Analysis of cell membrane composition established that supplemented ω3 PUFAs and their elongated analogs could be incorporated into membrane phospholipids, presumably at the sn-2 position, at a significant level consistent with traditional phospholipid remodeling (13). The compositional analysis above suggests that the increased quantity of AA in AA-enriched cells is roughly equal to half of the increased amount of EPA + DPA in EPA-enriched cells, and ∼equal to that of DHA in DHA-enriched cells. In control cells, AA is at a ∼10:1 excess over EPA and ∼3:1 excess over DHA. Interestingly, AA supplementation caused a reduction in the AA/AdA ratio from 5:1 in control cells to 2:1.
Analysis of PUFA Release After Supplementation.
AA-, EPA-, or DHA-supplemented RAW cells were stimulated for 2 h with the TLR4 agonist Kdo2-Lipid A (KLA) and the media were analyzed by GC-MS to determine if the dramatic elevations in membrane PUFAs would lead to significantly higher release by Group IVA cytosolic PLA2 (cPLA2), and if there is a competition for the fatty acids at the sn-2 position of the membrane phospholipids.

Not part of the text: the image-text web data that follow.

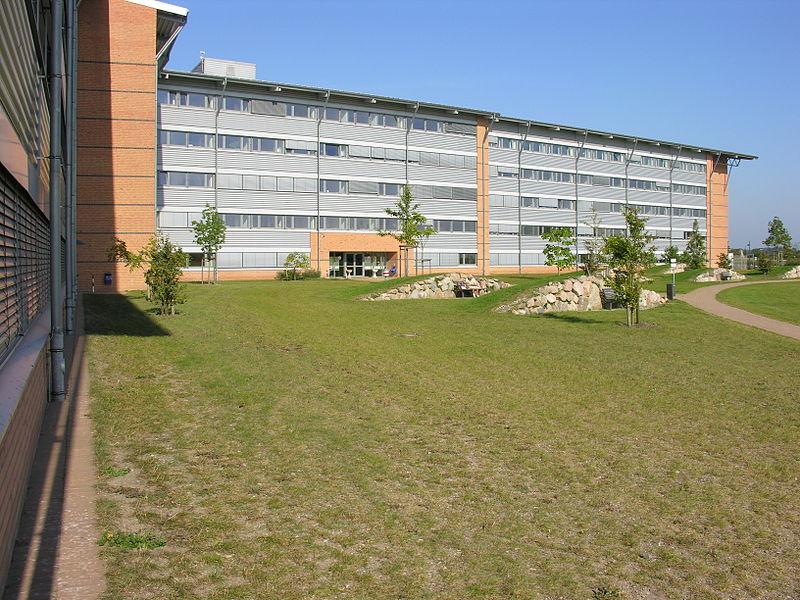 File:Hauptgebaeude universitaet flensburg.JPG
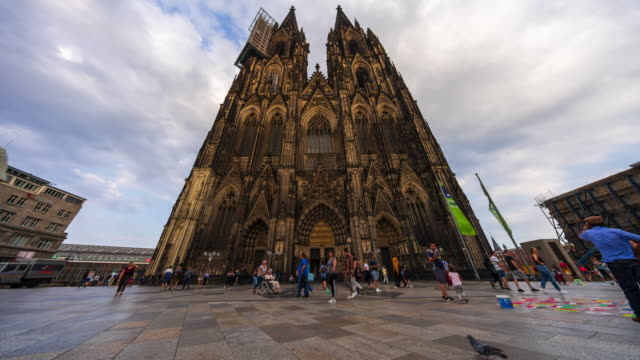 cologne cathedral (domplatte) - 4k time lapse (tilt-up) - cathedral stock videos & royalty-free footage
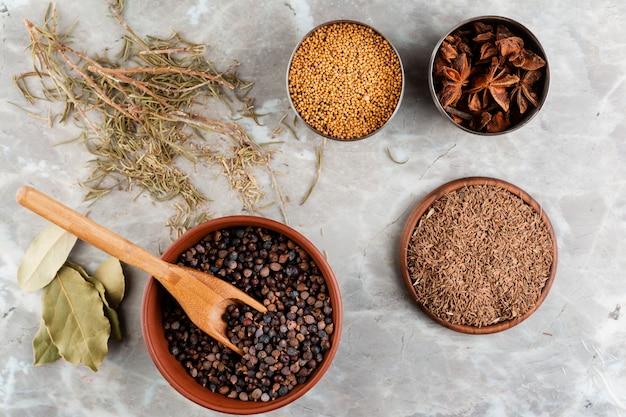 Aranżacja ze zdrowym jedzeniem i marmurowym tłem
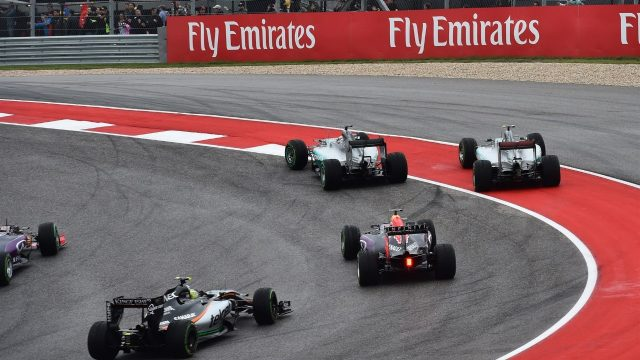 Lewis Hamilton (GBR) Mercedes AMG F1 W06 and Nico Rosberg (GER) Mercedes AMG F1 W06 battle at the start of the race at Formula One World Championship, Rd16, United States  Grand Prix, Race, Austin, Texas, USA, Sunday 25 October 2015. &copy&#x3b; Sutton Motorsport Images
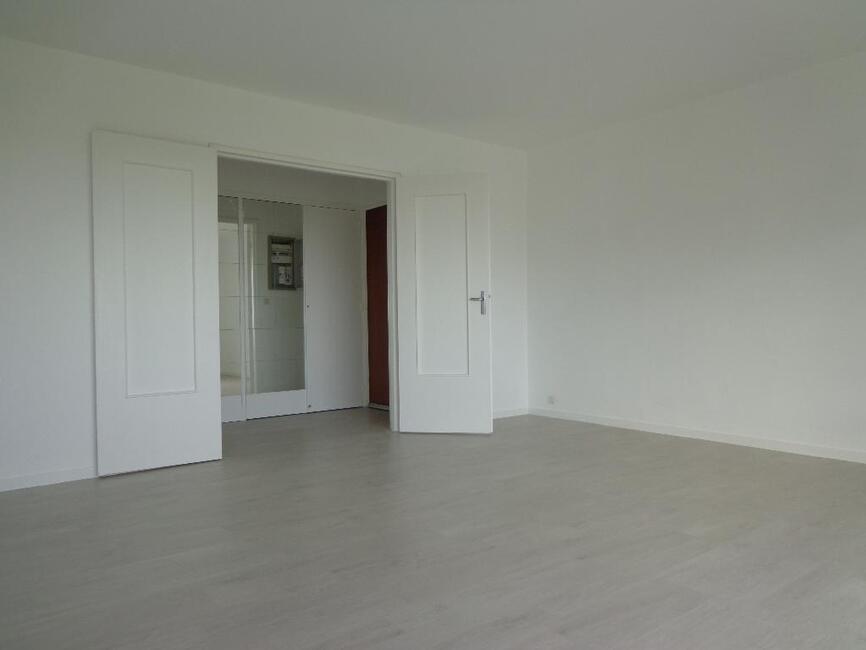 vente appartement 4 pi ces orl ans 45000 270799. Black Bedroom Furniture Sets. Home Design Ideas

All of the supplemented and further elongated PUFAs increased in membrane phospholipids were also significantly increased in media with KLA stimulation (Fig. 1C). Further elongated PUFAs (24:4, 24:5, and 24:6) that increased in phospholipids also increased in media, but were quantitatively insignificant (Fig. 1D).
Supplemented cells were subjected to TLR4 stimulation with KLA over 24 h and to purinergic stimulation with 2 mM ATP over 1 h. PUFAs and eicosanoids in cell media were analyzed by LC-MS/MS. With TLR4 stimulation, supplemented PUFAs were increased significantly relative to control and peaked by 2 h with AA and EPA, and by 4 h with DHA supplementation (Fig. 2A). Without stimulation, only EPA and DHA were significantly released from supplemented cells, likely through turnover, indicating that cPLA2 mostly released AA with TLR4 stimulation (Fig. S1A). However, stimulation caused EPA and DHA to more rapidly diminish from the media than without stimulation, which likely resulted from more rapid reincorporation because of stimulation and dramatic release of AA. Most importantly, TLR4 stimulation resulted in peak PUFA release before the majority of eicosanoids are formed in the delayed phase; perhaps other PLA2s, such as sPLA2, play a role in this stimulation (see Discussion).
Fig. 2.
Supplementation increases release of specific PUFA species. RAW cells were incubated for 24 h in nonsupplemented media, or with 25 μM AA, EPA, or DHA before stimulation with (A) KLA (100 ng/mL) for the indicated times over 24 h, or (B) 2 mM ATP for the indicated times over 60 min. PUFAs were analyzed by LC-MS/MS; 0 h values were subtracted from each time point and data are mean values of three biological replicates ± SEM.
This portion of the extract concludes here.